━━ Quoted text

Open jpillora opened 8 years ago

jpillora commented 8 years ago

Please close this if/when brotli encoder is implemented. Nice work btw!

dsnet commented 8 years ago

Thanks for the issue. I'll definitely try to get a working brotli encoder released soon. I'll give fair warning that the first cut might not perform much better than DEFLATE in terms of it's compression ratio. I plan on doing a iterative approach to implementing brotli, where each iteration improves it's compression performance.

jpillora commented 8 years ago

Cool that sounds fine to me +1 On Sat, 6 Feb 2016 at 7:05 AM Joe Tsai notifications@github.com wrote:

Thanks for the issue. I'll definitely try to get a working brotli encoder released soon. I'll give fair warning that the first cut might not perform much better than DEFLATE in terms of it's compression ratio. I plan on doing a iterative approach to implementing brotli, where each iteration improves it's compression performance.

— Reply to this email directly or view it on GitHub https://github.com/dsnet/compress/issues/42#issuecomment-180536182.

dsnet commented 8 years ago

Placing this here for reference: mholt/caddy#525

akyoto commented 6 years ago

Has this been abandoned or is there any chance somebody is still working on a native implementation?

dsnet commented 6 years ago

I wouldn't say "abandoned", but I'm not actively working on it at the present moment. I have a number of other projects currently occupying my time.

akyoto commented 6 years ago

I see, thank you for the reply! Would have loved to see a native implementation in Go but I realize it's a very time-consuming task.

dmitshur commented 6 years ago

@dsnet In https://github.com/mholt/caddy/issues/525#issuecomment-174615921, you said:

I'm actually currently working on finishing my own implementation of a RFC 1951 DEFLATE compressor. The components built to implement DEFLATE will make implementing Brotli significantly easier.

I had a question about that. Given that a pure Go DEFLATE decompressor already exists in Go standard library (compress/flate), what's the reason you're building your own? Is it because you have different objectives compared to the std lib one, or another reason?

Can the components of compress/flate compressor be used to help implement Brotli compressor, or is there a reason why compress/flate isn't helpful for that?

Just looking to understand this better, thanks.

━━━━
━━ Extracted records

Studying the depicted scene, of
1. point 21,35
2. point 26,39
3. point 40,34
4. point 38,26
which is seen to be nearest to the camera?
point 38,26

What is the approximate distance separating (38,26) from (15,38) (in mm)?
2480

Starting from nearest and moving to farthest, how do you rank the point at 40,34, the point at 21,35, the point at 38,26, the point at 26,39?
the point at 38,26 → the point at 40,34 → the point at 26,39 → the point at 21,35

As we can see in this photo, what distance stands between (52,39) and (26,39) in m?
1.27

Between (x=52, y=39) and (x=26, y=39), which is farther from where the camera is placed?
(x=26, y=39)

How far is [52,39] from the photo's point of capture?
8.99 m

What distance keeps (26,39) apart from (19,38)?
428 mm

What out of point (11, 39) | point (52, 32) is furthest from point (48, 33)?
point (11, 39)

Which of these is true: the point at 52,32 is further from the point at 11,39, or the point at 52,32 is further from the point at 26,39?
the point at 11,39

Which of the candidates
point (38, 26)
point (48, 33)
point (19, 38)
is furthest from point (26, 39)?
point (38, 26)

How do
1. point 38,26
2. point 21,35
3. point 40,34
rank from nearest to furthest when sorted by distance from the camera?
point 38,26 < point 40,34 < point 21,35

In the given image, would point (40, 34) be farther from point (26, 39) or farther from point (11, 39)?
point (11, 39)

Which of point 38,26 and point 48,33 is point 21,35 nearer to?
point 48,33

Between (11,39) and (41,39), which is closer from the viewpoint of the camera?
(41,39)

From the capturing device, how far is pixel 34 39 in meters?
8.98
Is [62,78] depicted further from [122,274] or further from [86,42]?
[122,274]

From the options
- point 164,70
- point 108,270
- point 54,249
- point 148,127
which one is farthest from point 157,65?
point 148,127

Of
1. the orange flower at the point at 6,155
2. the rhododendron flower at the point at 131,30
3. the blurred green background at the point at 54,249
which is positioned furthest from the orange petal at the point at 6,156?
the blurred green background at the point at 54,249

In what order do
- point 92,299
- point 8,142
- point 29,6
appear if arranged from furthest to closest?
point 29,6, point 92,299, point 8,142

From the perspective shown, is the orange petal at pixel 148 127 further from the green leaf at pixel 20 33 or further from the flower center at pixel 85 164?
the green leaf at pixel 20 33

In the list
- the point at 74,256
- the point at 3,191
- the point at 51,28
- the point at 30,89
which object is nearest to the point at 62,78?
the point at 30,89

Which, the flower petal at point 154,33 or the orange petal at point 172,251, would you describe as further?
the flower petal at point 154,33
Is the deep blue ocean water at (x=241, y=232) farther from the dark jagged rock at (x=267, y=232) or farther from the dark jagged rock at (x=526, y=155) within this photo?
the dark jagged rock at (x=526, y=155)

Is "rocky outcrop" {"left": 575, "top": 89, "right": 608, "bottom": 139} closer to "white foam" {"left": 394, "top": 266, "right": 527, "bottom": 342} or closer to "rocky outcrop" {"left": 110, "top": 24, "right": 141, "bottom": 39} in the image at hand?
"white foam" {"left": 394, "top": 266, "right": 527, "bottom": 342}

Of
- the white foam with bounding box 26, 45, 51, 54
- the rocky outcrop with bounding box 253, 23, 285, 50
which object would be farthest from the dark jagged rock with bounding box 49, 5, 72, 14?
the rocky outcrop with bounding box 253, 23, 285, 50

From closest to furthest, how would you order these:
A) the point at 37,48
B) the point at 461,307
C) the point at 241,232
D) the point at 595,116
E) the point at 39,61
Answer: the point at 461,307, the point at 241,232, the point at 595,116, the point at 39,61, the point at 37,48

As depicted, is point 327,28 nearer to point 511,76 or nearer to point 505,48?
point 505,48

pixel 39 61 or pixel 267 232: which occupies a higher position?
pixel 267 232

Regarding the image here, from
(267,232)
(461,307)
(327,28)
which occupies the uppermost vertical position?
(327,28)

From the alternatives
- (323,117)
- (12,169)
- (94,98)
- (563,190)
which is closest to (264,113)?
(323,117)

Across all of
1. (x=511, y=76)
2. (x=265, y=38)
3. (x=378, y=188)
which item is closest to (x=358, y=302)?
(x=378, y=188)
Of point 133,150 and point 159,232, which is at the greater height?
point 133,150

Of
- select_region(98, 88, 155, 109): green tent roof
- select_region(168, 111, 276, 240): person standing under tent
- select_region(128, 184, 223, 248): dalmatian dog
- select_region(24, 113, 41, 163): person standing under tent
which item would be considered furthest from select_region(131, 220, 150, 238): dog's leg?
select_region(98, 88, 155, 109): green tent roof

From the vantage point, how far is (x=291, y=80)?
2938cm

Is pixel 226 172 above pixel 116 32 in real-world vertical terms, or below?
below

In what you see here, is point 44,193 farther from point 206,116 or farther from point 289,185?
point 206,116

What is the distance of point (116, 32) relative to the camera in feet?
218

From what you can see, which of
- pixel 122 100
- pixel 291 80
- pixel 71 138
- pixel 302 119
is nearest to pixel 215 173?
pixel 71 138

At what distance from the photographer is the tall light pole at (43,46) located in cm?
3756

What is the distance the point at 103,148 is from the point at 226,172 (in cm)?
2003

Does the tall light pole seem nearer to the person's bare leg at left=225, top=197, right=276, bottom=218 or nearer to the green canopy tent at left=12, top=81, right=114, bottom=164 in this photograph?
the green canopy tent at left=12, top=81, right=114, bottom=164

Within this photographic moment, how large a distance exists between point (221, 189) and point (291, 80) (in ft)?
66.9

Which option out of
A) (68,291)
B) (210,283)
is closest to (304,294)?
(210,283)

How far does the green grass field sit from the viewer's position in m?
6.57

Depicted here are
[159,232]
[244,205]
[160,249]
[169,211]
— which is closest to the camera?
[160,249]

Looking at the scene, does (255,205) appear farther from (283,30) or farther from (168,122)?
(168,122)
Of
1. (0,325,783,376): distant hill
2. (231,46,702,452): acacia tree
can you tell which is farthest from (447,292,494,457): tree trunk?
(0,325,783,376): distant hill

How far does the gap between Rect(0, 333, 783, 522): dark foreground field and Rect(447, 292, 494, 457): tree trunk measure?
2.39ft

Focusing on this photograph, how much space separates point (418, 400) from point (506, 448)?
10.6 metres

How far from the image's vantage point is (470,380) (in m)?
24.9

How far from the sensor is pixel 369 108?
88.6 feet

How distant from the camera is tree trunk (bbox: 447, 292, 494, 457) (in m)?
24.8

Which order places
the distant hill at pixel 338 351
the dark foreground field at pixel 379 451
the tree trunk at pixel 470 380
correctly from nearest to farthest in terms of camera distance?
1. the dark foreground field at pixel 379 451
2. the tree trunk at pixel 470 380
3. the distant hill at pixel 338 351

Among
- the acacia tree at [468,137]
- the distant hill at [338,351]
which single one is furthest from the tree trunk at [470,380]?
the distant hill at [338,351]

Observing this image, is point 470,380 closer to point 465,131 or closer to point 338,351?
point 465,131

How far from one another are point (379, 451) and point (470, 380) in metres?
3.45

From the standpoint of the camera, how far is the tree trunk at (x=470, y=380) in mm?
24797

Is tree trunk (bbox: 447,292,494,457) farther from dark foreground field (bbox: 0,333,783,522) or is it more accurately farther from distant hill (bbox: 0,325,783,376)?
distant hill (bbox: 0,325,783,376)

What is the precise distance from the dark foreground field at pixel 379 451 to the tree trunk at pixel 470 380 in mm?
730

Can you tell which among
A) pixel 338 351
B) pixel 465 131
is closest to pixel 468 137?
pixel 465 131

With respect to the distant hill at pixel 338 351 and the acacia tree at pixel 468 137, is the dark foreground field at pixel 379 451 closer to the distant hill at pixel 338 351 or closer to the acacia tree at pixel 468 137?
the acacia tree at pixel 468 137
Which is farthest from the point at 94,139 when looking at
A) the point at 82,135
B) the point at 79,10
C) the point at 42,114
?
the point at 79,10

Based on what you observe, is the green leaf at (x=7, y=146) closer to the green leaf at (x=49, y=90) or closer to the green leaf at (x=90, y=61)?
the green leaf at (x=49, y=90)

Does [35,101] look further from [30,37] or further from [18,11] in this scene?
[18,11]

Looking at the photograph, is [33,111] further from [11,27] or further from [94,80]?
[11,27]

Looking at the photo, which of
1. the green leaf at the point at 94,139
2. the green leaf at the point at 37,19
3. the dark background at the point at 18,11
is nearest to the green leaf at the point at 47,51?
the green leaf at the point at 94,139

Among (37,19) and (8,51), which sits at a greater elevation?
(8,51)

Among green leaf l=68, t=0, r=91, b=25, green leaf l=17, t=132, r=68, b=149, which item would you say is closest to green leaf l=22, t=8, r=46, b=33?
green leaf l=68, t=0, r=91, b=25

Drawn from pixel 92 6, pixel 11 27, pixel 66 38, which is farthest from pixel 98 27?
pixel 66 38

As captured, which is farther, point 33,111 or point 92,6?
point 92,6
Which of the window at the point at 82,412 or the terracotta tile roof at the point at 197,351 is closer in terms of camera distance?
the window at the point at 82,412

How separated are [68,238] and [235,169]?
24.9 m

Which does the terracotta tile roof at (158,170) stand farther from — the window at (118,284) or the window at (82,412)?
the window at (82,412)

━━━━

▸ **Exercise description**: Copy out the part of the brotli encoder thread above from "I see, thank" up to and including "Brotli significantly easier.".

▸ **Answer to the task**:
I see, thank you for the reply! Would have loved to see a native implementation in Go but I realize it's a very time-consuming task.

dmitshur commented 6 years ago

@dsnet In https://github.com/mholt/caddy/issues/525#issuecomment-174615921, you said:

I'm actually currently working on finishing my own implementation of a RFC 1951 DEFLATE compressor. The components built to implement DEFLATE will make implementing Brotli significantly easier.